Coliform bacteria are organisms that are present in the environment and in the feces of all warm-blooded animals and humans. Coliform bacteria will not likely cause illness, however, their presence in drinking water indicates that disease-causing organisms (pathogens) could be in the water system. Most pathogens that can contaminate water supplies come from the feces of humans or animals. Testing drinking water for all possible pathogens is complex, time-consuming, and expensive. It is relatively easy and inexpensive to test for coliform bacteria. If coliform bacteria are found in a water sample, water system operators work to find the source of contamination and restore safe drinking water. There are three different groups of coliform bacteria; each has a different level of risk.
  • Total coliform;
  • Fecal coliform; and
  • E-coli.
Total coliform, fecal coliform, and E. coli are all indicators of drinking water quality. The total coliform group is a large collection of different kinds of bacteria.

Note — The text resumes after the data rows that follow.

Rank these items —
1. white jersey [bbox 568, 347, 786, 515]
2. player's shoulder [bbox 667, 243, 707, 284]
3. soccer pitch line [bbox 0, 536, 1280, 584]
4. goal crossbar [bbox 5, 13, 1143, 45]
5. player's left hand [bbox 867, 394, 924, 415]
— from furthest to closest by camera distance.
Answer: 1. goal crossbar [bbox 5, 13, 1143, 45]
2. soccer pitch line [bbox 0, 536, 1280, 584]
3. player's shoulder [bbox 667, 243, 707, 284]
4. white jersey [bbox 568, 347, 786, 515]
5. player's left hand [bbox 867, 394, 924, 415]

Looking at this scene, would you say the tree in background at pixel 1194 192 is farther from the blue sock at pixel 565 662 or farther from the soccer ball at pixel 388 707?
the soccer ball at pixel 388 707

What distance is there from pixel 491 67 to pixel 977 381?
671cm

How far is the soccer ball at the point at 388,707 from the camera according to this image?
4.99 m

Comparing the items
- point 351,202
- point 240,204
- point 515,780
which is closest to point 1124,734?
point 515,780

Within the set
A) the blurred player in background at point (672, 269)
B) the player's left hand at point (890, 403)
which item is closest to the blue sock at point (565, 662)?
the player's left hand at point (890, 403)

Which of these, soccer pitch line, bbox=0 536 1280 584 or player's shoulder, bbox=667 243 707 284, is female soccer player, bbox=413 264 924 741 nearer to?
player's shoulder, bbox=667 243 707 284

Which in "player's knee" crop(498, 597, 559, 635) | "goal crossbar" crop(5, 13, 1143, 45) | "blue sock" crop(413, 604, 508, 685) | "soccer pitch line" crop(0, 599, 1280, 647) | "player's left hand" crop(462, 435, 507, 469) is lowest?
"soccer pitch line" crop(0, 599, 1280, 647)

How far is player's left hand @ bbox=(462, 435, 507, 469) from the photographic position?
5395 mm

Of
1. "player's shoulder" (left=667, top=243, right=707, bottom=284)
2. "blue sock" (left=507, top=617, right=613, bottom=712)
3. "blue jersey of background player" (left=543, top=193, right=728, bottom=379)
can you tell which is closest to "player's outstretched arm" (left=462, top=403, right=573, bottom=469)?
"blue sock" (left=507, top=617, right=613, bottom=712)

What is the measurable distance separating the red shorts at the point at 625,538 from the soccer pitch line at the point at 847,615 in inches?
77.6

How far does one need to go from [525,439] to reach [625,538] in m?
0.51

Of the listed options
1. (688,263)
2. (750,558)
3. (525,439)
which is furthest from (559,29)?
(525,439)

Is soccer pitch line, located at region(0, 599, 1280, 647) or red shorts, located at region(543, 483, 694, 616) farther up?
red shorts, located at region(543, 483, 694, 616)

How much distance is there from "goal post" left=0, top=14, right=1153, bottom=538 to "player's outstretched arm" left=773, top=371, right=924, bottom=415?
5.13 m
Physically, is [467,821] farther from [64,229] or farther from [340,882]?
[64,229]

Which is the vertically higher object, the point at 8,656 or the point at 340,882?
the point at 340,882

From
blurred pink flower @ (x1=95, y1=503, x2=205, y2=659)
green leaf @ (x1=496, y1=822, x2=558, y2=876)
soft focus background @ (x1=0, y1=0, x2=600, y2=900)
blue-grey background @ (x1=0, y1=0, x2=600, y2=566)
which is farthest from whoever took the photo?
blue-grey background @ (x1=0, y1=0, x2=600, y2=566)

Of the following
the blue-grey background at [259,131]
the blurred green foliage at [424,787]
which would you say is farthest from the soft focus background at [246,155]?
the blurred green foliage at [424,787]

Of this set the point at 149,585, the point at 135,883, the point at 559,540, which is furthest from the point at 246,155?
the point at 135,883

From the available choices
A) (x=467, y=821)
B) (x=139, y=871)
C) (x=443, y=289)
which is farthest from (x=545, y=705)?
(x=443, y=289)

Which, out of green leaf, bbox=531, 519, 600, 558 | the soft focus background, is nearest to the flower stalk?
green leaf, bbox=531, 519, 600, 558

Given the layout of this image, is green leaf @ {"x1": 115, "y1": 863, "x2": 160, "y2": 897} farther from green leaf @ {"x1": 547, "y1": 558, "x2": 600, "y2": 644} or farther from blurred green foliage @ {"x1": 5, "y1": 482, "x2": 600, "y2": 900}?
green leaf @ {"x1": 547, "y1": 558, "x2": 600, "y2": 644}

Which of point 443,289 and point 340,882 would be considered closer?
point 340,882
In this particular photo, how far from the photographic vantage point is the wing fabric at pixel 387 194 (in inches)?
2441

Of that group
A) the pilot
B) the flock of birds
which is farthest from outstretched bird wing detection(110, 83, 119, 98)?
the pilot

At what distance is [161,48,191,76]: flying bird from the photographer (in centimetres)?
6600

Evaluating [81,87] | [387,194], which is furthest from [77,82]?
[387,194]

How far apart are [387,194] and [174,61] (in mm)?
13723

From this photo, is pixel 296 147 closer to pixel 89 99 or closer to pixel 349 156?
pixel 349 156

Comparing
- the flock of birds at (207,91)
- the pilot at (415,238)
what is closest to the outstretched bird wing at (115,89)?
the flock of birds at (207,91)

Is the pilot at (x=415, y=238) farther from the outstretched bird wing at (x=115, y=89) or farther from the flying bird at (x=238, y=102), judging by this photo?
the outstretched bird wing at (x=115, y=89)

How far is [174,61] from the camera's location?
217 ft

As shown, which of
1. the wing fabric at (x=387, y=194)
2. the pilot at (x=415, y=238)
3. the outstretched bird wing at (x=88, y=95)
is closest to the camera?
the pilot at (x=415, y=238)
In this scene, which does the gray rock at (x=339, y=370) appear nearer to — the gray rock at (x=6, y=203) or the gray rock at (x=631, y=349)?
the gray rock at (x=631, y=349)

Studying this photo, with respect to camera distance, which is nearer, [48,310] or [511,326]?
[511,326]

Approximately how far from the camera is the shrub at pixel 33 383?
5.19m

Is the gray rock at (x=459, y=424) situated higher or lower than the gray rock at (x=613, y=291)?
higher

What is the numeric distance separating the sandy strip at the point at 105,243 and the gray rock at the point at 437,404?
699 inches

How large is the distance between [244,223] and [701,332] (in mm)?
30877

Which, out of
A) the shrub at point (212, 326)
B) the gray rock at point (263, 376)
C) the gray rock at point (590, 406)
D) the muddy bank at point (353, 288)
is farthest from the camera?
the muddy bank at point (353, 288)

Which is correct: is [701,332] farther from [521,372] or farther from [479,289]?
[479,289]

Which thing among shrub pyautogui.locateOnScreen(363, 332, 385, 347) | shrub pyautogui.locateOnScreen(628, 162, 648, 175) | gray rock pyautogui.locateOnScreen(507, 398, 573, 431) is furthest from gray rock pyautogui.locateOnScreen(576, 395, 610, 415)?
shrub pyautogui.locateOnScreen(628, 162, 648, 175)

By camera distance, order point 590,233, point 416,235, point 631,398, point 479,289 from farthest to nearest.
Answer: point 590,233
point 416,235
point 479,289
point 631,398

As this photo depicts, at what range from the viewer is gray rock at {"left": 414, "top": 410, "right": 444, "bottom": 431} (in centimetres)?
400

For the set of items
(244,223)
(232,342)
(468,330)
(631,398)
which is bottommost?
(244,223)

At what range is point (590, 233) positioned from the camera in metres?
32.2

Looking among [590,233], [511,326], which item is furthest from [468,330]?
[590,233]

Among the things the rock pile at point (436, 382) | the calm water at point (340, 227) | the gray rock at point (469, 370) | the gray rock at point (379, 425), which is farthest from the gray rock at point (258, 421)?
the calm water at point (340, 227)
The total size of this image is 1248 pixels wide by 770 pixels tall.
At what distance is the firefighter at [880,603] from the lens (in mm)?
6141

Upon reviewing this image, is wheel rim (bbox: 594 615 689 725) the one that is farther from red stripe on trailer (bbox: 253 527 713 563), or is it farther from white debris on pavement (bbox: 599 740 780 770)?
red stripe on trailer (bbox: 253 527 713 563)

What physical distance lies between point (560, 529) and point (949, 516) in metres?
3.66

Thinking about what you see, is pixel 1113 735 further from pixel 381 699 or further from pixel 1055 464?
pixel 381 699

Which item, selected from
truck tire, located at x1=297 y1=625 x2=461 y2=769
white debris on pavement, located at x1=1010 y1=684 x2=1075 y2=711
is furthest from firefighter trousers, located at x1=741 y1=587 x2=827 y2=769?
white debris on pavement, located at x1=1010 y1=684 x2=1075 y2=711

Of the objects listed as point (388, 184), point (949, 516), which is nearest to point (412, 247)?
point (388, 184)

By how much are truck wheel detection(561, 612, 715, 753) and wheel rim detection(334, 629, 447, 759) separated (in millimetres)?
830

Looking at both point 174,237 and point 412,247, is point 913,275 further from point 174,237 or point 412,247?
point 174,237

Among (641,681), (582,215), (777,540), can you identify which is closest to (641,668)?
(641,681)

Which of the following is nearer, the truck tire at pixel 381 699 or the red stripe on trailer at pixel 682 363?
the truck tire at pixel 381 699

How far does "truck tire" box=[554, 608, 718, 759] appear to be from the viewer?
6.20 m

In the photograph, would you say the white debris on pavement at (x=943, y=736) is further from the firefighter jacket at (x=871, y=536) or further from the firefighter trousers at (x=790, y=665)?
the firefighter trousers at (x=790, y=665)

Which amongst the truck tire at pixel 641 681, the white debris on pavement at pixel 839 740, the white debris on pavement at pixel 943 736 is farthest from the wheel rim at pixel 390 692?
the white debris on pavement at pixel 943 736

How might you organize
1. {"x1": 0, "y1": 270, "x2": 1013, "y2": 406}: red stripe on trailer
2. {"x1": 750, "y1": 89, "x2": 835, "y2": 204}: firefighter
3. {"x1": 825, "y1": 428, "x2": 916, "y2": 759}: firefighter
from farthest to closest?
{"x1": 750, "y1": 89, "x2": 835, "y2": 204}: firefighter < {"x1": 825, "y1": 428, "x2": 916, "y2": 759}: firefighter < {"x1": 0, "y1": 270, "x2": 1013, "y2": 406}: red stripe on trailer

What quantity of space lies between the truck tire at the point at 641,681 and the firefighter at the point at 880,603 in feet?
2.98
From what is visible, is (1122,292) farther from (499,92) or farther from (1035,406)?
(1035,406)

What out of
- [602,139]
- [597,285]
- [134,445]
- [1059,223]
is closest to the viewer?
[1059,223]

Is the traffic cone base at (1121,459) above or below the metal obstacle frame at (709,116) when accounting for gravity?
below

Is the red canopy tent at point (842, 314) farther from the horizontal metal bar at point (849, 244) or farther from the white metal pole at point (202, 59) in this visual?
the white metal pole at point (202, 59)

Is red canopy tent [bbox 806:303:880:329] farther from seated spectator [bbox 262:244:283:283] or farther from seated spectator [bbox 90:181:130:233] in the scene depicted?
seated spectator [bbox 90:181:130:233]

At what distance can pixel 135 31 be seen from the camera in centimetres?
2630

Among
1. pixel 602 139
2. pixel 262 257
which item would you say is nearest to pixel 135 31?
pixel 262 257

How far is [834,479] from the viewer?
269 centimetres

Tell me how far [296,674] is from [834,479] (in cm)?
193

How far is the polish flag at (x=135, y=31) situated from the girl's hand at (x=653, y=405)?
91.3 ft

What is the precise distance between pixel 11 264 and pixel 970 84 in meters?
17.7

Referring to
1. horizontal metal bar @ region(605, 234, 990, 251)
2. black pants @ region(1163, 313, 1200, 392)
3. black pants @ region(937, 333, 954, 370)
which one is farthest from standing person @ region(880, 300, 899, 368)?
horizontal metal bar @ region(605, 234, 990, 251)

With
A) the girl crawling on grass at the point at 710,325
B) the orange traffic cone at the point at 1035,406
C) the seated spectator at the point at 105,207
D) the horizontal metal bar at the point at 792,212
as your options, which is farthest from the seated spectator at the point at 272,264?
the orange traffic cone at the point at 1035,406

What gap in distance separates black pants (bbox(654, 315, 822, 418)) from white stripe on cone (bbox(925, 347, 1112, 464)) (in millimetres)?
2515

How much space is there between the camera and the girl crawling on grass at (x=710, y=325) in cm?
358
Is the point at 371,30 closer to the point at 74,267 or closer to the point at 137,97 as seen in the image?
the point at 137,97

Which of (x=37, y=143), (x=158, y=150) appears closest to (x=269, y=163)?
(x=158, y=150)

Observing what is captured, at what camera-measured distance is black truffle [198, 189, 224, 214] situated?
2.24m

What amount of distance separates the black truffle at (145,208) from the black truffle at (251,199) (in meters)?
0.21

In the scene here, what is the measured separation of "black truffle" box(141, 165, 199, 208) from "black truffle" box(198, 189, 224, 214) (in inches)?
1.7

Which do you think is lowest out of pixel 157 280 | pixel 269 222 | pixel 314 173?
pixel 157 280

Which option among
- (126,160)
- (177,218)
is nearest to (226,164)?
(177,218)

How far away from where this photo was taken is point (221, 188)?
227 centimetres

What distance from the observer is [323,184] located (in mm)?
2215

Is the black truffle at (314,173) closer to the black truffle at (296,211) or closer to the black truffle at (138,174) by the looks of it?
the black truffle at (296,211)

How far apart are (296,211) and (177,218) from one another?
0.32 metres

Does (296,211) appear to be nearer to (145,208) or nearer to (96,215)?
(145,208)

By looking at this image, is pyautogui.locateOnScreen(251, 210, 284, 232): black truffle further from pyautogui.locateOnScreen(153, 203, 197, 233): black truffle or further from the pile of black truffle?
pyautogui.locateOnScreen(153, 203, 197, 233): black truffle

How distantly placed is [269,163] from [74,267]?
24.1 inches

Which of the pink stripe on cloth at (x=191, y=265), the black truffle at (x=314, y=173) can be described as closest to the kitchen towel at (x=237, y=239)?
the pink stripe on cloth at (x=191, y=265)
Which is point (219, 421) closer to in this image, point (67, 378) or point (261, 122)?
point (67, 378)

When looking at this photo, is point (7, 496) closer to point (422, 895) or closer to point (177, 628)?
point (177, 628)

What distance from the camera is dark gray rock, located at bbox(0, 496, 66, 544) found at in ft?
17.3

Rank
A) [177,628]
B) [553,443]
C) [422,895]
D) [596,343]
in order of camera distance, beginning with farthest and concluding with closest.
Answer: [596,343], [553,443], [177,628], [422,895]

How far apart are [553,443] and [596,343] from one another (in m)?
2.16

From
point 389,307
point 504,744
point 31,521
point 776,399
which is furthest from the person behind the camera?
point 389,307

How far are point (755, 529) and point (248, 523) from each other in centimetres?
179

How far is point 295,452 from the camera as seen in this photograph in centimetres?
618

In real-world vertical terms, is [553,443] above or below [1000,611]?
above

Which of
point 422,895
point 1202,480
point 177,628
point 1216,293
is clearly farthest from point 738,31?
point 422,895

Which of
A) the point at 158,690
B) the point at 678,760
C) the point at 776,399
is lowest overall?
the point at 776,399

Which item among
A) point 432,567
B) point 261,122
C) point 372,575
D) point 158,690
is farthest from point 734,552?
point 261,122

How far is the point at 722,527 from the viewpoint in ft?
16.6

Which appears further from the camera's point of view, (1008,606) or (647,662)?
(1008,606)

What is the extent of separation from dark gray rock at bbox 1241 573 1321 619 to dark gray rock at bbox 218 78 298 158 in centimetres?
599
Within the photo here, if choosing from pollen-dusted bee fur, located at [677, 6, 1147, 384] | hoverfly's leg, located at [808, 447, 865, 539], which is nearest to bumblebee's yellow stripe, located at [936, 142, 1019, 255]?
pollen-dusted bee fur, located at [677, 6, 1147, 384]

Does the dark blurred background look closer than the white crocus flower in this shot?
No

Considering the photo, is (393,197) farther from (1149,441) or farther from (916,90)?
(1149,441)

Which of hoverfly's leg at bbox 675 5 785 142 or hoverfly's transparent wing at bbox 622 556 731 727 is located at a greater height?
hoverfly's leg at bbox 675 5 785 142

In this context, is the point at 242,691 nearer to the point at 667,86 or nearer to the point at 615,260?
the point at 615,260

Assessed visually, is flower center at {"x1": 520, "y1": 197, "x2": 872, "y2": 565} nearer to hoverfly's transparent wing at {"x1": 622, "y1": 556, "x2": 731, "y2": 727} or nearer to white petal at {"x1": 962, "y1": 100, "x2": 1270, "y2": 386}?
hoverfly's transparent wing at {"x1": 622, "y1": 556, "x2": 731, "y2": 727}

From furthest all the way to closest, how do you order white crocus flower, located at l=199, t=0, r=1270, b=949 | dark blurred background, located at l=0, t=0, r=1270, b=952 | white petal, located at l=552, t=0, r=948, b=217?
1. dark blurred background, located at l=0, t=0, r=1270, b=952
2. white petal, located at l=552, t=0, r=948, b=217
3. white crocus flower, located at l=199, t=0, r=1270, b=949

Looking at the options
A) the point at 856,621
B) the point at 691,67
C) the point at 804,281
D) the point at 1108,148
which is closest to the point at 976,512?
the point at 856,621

Fecal coliforms are types of total coliform that mostly exist in feces. E. coli is a sub-group of fecal coliform. When a water sample is sent to a lab, it is tested for total coliform. If total coliform is present, the sample will also be tested for either fecal coliform or E. coli, depending on the lab testing method.
Total coliform bacteria are commonly found in the environment (e.g., soil or vegetation) and are generally harmless. If only total coliform bacteria are detected in drinking water, the source is probably environmental. Fecal contamination is not likely. However, if environmental contamination can enter the system, there may also be a way for pathogens to enter the system. Therefore, it is important to find the source and resolve the problem.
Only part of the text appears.